Antes de que me diera tiempo a bajar la ventanilla, el energúmeno de su hijo ya se había bajado del coche y estaba pegando patadas a la puerta derecha del mío. Para cuando me bajé, ya había roto el retrovisor de un puñetazo y sangraba por la mano. Me enfrenté con él y sacó una navaja, lo que me hizo retroceder. Pedí ayuda a los curiosos, que ya habían llamado a la policía.
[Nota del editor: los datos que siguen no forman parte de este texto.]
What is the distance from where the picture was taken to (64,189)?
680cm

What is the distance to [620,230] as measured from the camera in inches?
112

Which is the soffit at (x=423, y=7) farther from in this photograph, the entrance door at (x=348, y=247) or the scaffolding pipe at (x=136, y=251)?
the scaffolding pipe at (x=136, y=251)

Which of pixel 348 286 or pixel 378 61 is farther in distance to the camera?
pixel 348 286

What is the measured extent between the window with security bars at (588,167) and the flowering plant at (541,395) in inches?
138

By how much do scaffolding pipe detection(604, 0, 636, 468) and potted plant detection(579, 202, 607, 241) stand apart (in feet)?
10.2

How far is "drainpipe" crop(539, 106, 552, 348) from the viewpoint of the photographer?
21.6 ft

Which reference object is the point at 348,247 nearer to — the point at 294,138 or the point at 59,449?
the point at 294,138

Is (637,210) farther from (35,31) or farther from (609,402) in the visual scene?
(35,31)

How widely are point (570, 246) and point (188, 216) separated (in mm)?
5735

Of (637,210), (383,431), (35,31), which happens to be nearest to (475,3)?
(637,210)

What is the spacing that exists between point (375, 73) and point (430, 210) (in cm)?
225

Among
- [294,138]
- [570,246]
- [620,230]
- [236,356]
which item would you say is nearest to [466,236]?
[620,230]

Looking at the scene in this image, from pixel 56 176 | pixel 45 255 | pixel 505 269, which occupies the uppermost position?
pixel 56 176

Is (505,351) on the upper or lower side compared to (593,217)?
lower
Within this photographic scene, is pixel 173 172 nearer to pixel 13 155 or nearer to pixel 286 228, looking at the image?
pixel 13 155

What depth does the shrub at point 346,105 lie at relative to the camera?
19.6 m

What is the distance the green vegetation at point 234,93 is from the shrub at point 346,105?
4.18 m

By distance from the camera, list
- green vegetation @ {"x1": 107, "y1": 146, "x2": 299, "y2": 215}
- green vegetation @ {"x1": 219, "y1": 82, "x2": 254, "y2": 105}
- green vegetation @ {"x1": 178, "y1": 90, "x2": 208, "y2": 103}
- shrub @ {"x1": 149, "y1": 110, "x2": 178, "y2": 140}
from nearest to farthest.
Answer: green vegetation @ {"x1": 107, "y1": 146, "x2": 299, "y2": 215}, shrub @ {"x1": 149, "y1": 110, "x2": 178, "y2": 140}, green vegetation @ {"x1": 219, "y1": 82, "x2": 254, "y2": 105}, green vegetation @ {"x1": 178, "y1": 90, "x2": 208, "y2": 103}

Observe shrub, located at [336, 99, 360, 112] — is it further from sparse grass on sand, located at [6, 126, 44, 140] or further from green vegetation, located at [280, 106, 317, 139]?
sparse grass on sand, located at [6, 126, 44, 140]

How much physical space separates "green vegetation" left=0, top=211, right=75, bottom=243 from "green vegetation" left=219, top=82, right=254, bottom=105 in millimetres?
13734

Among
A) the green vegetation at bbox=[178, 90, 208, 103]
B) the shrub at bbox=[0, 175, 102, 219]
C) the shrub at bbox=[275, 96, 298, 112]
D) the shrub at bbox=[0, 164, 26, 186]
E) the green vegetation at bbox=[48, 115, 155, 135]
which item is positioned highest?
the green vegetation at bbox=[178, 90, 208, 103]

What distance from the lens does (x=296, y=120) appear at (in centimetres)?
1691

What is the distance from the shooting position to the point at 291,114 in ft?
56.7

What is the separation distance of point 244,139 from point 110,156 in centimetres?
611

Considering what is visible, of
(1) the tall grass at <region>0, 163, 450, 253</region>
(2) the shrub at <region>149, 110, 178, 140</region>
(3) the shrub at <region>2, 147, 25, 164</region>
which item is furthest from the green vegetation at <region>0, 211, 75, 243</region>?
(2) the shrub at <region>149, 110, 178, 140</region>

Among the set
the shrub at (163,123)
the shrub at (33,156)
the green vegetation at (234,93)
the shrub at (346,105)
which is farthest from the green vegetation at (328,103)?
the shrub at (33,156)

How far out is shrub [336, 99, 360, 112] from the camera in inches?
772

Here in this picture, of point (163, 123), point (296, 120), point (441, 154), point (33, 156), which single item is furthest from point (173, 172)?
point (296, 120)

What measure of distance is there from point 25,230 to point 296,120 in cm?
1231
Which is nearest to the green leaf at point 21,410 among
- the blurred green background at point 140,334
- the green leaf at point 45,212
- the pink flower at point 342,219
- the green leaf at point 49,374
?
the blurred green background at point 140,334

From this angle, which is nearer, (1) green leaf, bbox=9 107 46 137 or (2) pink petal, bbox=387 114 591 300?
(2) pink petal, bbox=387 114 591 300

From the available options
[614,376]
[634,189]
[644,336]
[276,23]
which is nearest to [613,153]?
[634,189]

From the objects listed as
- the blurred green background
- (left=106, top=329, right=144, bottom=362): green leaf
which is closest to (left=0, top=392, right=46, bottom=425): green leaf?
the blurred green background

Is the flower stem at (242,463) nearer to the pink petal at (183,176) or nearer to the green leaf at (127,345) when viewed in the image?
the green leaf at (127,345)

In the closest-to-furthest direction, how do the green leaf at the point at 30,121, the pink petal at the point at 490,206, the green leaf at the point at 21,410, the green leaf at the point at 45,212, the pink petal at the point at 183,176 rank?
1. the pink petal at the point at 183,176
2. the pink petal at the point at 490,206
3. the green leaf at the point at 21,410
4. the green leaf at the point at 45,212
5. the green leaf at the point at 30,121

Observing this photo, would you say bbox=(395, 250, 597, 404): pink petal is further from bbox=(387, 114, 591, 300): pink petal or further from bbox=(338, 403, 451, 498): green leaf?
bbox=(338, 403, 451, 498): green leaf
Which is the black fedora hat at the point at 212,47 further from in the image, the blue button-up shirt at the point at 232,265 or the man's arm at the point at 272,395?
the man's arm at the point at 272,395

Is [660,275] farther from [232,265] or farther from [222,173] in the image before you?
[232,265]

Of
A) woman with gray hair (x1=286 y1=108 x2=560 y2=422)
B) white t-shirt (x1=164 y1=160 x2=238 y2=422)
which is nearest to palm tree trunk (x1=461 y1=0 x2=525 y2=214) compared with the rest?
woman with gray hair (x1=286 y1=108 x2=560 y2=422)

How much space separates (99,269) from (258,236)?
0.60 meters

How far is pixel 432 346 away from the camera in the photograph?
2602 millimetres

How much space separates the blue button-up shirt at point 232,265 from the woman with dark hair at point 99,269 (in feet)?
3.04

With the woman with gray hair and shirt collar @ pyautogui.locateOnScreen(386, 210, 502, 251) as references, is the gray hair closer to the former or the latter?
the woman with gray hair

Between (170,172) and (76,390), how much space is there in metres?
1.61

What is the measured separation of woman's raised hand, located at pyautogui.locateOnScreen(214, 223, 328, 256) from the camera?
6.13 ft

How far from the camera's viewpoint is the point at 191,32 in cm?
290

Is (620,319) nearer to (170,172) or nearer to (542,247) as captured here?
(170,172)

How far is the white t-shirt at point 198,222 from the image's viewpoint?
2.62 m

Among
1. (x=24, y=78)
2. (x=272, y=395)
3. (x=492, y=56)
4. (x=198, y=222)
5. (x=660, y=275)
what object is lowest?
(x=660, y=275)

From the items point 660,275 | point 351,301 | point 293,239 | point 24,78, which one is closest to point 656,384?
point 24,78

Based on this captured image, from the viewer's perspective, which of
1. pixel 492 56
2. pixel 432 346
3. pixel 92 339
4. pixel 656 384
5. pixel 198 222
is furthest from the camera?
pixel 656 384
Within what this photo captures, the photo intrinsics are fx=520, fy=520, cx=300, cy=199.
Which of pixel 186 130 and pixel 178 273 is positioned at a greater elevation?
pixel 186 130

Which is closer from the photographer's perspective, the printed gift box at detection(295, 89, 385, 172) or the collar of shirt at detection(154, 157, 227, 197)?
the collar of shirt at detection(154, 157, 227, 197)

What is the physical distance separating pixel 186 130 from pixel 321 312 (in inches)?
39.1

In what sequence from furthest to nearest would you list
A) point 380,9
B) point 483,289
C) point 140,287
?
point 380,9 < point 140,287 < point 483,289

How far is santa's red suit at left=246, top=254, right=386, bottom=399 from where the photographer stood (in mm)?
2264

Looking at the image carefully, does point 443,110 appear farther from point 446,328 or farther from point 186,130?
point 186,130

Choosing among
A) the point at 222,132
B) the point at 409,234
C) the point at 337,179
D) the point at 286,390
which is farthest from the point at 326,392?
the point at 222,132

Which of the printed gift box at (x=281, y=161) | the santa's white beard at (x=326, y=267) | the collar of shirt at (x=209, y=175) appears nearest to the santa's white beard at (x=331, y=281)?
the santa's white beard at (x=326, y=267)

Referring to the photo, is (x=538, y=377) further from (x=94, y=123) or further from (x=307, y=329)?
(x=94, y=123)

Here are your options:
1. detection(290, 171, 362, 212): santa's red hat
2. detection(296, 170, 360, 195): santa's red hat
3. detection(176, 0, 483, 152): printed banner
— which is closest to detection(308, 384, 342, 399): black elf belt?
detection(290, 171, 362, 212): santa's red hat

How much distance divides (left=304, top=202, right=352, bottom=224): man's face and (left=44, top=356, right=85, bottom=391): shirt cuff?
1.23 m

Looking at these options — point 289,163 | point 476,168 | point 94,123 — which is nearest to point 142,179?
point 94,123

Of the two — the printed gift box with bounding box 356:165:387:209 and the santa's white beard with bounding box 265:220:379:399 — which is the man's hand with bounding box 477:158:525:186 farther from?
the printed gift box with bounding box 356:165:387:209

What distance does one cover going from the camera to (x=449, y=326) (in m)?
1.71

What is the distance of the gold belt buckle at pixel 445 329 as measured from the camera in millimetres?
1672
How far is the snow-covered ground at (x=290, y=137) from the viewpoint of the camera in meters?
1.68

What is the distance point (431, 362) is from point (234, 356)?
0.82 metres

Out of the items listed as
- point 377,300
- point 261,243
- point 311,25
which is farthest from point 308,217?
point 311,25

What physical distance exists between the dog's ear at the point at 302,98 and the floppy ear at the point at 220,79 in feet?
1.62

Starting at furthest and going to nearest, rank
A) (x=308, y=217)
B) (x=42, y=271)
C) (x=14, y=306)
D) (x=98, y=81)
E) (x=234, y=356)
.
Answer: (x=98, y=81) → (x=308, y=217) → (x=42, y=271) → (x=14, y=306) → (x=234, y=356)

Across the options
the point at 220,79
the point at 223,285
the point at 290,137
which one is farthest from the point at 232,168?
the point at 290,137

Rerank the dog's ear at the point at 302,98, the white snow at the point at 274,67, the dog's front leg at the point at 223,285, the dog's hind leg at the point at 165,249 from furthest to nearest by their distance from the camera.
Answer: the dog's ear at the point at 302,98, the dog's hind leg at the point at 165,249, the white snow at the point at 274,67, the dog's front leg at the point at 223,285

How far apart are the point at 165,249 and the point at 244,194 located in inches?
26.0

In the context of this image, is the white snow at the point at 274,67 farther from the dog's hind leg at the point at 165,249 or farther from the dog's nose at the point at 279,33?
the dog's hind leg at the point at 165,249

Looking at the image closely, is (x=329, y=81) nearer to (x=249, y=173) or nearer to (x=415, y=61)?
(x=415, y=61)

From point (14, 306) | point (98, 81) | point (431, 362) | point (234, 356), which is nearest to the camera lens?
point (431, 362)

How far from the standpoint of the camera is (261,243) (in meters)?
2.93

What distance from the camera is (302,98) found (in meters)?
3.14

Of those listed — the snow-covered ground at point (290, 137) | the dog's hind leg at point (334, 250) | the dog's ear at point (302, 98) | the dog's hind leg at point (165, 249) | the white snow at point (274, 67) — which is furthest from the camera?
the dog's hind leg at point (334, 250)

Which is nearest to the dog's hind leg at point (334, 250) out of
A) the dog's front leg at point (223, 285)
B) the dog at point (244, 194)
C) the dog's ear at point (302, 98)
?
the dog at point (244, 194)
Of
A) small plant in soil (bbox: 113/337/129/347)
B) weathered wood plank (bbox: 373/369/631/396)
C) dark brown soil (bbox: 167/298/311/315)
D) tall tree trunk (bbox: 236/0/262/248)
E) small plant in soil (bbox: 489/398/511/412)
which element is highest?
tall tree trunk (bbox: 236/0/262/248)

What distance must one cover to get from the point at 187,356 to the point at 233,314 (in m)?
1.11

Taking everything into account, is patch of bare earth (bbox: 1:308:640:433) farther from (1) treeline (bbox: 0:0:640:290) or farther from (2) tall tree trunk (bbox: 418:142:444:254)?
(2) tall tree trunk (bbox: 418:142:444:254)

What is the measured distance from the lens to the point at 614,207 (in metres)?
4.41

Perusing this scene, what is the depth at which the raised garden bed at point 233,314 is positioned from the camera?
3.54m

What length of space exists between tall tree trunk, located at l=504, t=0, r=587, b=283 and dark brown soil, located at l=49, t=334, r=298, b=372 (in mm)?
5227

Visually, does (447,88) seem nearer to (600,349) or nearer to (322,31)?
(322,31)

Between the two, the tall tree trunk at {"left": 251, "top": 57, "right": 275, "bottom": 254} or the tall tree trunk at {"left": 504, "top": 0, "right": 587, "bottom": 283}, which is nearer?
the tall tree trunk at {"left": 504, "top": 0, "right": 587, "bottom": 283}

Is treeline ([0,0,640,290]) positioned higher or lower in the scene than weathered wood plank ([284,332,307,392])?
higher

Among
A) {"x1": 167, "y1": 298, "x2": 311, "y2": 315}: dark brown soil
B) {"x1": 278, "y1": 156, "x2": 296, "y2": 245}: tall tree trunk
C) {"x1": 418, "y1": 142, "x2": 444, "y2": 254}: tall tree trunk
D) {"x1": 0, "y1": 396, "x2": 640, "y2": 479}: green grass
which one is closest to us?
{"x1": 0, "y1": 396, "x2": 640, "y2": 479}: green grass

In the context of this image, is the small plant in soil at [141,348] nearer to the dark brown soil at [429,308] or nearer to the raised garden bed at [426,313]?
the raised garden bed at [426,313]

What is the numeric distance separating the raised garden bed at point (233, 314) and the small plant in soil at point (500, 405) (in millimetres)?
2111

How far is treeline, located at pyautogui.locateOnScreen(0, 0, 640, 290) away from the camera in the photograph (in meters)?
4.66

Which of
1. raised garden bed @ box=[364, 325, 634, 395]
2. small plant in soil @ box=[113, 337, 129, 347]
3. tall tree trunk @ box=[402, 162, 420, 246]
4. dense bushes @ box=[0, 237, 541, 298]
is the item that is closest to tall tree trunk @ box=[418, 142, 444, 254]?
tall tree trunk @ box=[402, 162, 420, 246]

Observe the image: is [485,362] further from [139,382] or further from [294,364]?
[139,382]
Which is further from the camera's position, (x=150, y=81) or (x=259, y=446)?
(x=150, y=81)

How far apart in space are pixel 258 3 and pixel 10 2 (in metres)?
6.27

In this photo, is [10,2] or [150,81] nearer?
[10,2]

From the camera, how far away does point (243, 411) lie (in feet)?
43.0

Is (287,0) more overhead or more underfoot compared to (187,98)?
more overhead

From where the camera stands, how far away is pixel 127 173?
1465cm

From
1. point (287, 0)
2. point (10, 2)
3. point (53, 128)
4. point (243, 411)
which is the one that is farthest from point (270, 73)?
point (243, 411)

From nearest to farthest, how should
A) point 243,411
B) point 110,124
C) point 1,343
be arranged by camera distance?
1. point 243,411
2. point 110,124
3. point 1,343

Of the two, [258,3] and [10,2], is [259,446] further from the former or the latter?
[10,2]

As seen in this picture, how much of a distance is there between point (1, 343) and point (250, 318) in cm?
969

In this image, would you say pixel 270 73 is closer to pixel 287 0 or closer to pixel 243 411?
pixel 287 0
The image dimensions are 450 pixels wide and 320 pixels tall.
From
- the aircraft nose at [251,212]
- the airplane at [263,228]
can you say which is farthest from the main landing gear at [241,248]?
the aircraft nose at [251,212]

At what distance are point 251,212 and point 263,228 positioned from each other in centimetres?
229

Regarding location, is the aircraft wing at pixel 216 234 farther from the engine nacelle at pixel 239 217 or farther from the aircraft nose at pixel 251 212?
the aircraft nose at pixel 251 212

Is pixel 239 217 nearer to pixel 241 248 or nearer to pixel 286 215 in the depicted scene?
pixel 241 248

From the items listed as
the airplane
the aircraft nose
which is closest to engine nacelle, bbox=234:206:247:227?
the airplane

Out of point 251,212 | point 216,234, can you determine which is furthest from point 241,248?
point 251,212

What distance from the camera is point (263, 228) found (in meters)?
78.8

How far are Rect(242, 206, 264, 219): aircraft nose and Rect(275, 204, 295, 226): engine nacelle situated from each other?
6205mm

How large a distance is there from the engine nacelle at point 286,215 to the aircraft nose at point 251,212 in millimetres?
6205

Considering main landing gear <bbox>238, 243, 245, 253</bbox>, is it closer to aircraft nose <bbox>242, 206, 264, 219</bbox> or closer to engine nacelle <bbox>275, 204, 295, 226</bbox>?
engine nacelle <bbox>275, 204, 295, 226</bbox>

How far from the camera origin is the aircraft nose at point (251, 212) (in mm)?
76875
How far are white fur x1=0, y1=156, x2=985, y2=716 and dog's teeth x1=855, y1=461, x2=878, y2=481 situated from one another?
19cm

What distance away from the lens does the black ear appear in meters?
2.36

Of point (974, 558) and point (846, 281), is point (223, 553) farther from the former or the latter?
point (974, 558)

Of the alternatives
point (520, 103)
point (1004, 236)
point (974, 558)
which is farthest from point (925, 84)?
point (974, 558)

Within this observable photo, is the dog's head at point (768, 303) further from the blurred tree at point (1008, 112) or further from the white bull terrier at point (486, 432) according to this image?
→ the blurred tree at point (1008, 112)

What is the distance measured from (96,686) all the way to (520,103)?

Seguí a los agresores con la esperanza de encontrar algún policía, cosa que ocurrió al pasar por la Embajada de EE UU. Pero cuál fue mi sorpresa y desilusión al comprobar que, tras perder más de una hora allí con cuatro policías nacionales, dos municipales y un guardia civil, que pusieron en duda de forma sistemática cuanto yo les contaba, sólo conseguí que revisaran de forma exhaustiva mi documentación y la de mi coche, registraran a fondo el mismo y me vaciaran hasta una mochila que llevaba.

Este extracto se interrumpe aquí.